Sorry things aren't going well at the moment, TerryO...hope tomorrow is much better!


----------



## Kerryann (Aug 19, 2012)

My three things
1. I didn't wake up with a hangover even though one was due after I tied one on last night.
2. We made our ferry and didn't have to wait an extra hour- this is a big deal truly. 
3. I made it home safe and sound with all of my critters and a bit of my sanity


----------



## kurmaraja12 (Aug 19, 2012)

1. I found a grocer who sells cactus fruit, cactus pads and aloe stalks.
2. My tort *loves* said cactus and aloe.
3. Bought some New sheets for my boyfriend's and my first house! We move in two weeks from Columbus, Ohio to Belleville, Illinois.


----------



## Jeansie1988 (Aug 19, 2012)

Today i went to my local Orchid society meeting and got a real neat looking phrag orchid. I went and spent 4 hours at my cousins house to celebrate her daughter's second birthday and got to hold her newest baby (2 weeks old, who doesn't like babies that you can give back when they get stinky or start to cry???), and then i went to spend time with my in-laws and my mother in law cooked my husband and i delicious dinner and she walked me around her garden and was cutting me flowers so i can come home tonight and have something nice to look at! 
What a lovely Sunday day!!


----------



## ChiKat (Aug 21, 2012)

1. I have been living in California for almost 2 weeks and I could not love it any more!
2. I finally confronted my mom about how crummy she was unintentionally making me feel, and things are much better now.
3. My mom booked a flight to visit me in three weeks! 

Today was actually a challenging day. I don't get to see my boyfriend for 10 days because he is traveling for work, and I had a good cry this morning when my mom was stressing me out. This thread was a great reminder to stay positive! 

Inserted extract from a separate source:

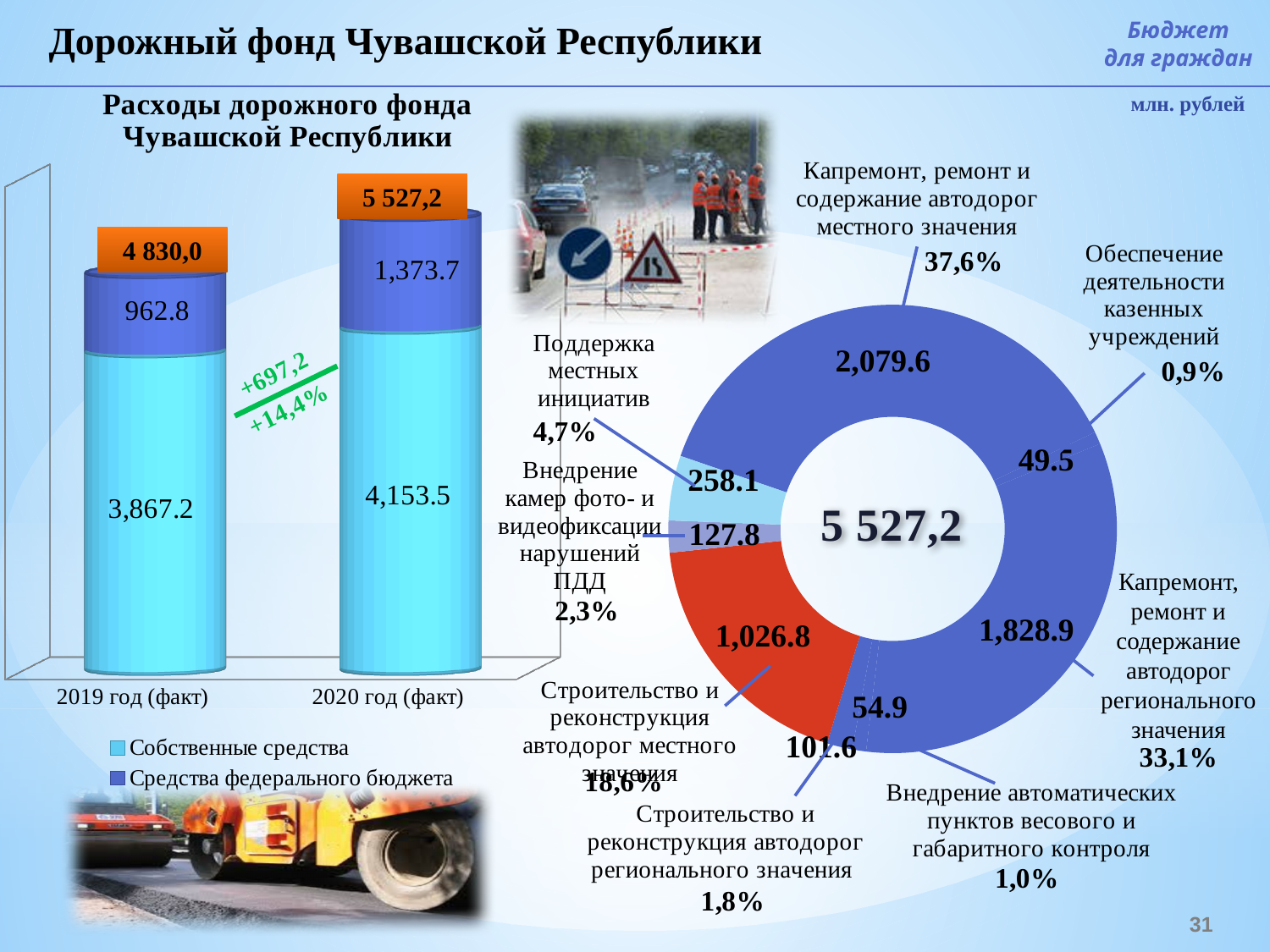
In the bar chart 'Расходы дорожного фонда Чувашской Республики', what is the difference between 'Собственные средства' in 2020 and in 2019? 286.3 What kind of chart is the chart on the right side of the slide with the total 5 527,2 in the centre? doughnut chart In the bar chart 'Расходы дорожного фонда Чувашской Республики', what is the total for '2020 год (факт)'? 5 527,2 In the bar chart 'Расходы дорожного фонда Чувашской Республики', what is the value of 'Средства федерального бюджета' for '2019 год (факт)'? 962.8 In the doughnut chart on the right, what share does 'Капремонт, ремонт и содержание автодорог регионального значения' have? 33,1% In the bar chart 'Расходы дорожного фонда Чувашской Республики', what is the total for '2019 год (факт)'? 4 830,0 In the bar chart 'Расходы дорожного фонда Чувашской Республики', which year has the larger value of 'Средства федерального бюджета'? 2020 год (факт) In the doughnut chart on the right, what is the value for 'Строительство и реконструкция автодорог местного значения'? 1,026.8 In the doughnut chart on the right, which category has the largest value? Капремонт, ремонт и содержание автодорог местного значения In the bar chart 'Расходы дорожного фонда Чувашской Республики', what is the value of 'Собственные средства' for '2020 год (факт)'? 4,153.5 In the bar chart 'Расходы дорожного фонда Чувашской Республики', how many series does the legend list? 2 In the doughnut chart on the right, which category has the smallest value? Обеспечение деятельности казенных учреждений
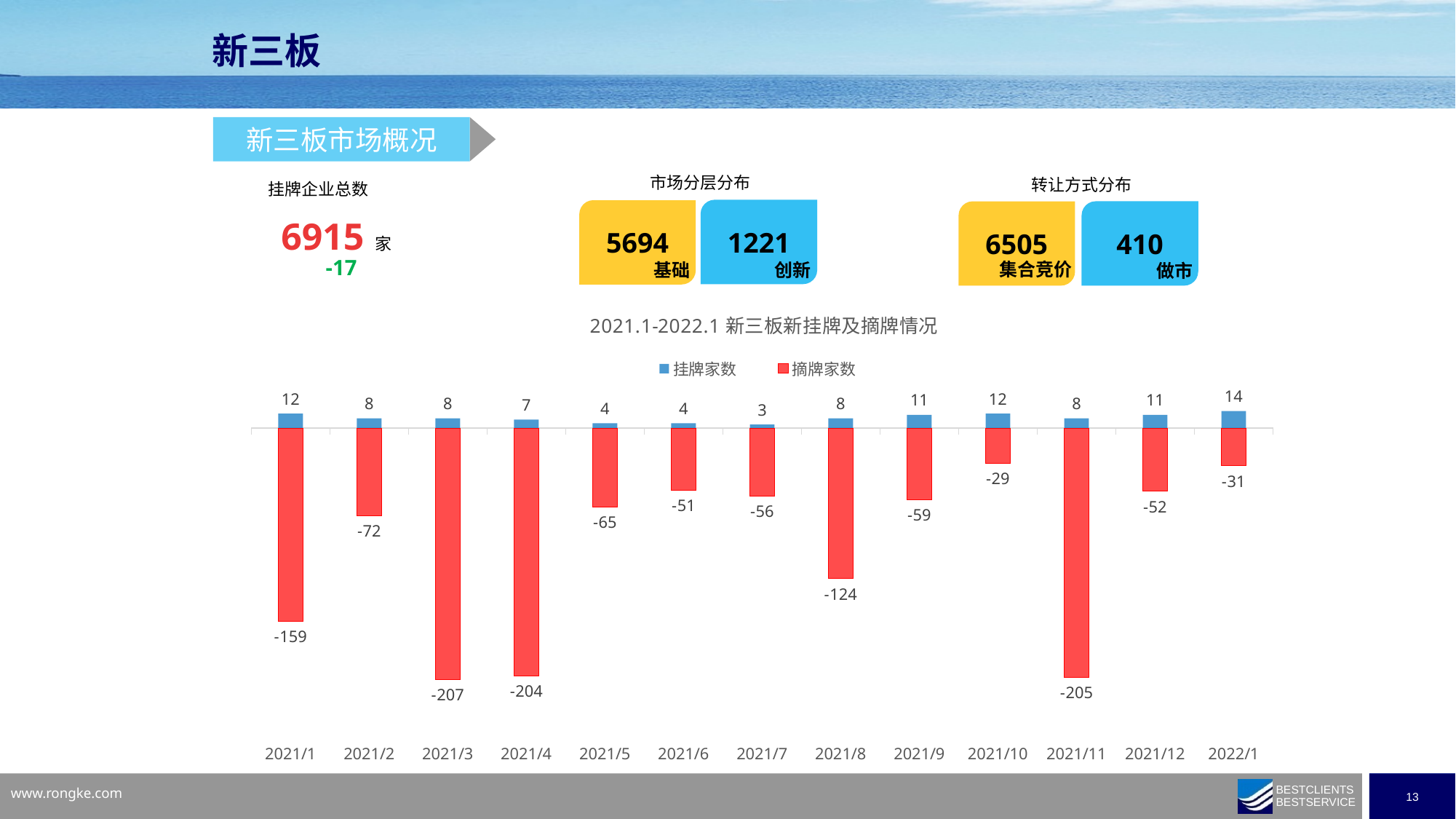
Which month has the smallest 摘牌家数 in magnitude (closest to zero)? 2021/10 What is the difference between the 挂牌家数 for 2021/1 and 2021/5? 8 How many months are shown on the x axis of the chart? 13 Which month has the lowest 挂牌家数? 2021/7 What type of chart is used to show 新挂牌及摘牌情况? Bar chart What is the 摘牌家数 value for 2021/8? -124 Which is larger in magnitude, the 摘牌家数 for 2021/4 or for 2021/11? 2021/11 What is the 挂牌家数 value for 2022/1? 14 How many series does the chart legend list? 2 Which colour represents 摘牌家数 in the chart? Red Which month has the highest 挂牌家数? 2022/1 What is the 摘牌家数 value for 2021/3? -207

"Learn to enjoy every minute of your life. Be happy now. Don't wait for something outside of yourself to make you happy in the future. Think how really precious is the time you have to spend, whether it's at work or with your family. Every minute should be enjoyed and savored."
Earl Nightingale


----------



## Stephanie Logan (Aug 26, 2012)

Love this idea!
1) Slept in despite cats in face wanting to be fed.
2) Got compliments from nice neighbors on my flowers.
3) Liverpool up 1-0 over Man City at half time!!! 

Katie, remember to look at Nelson if you need a smile.


----------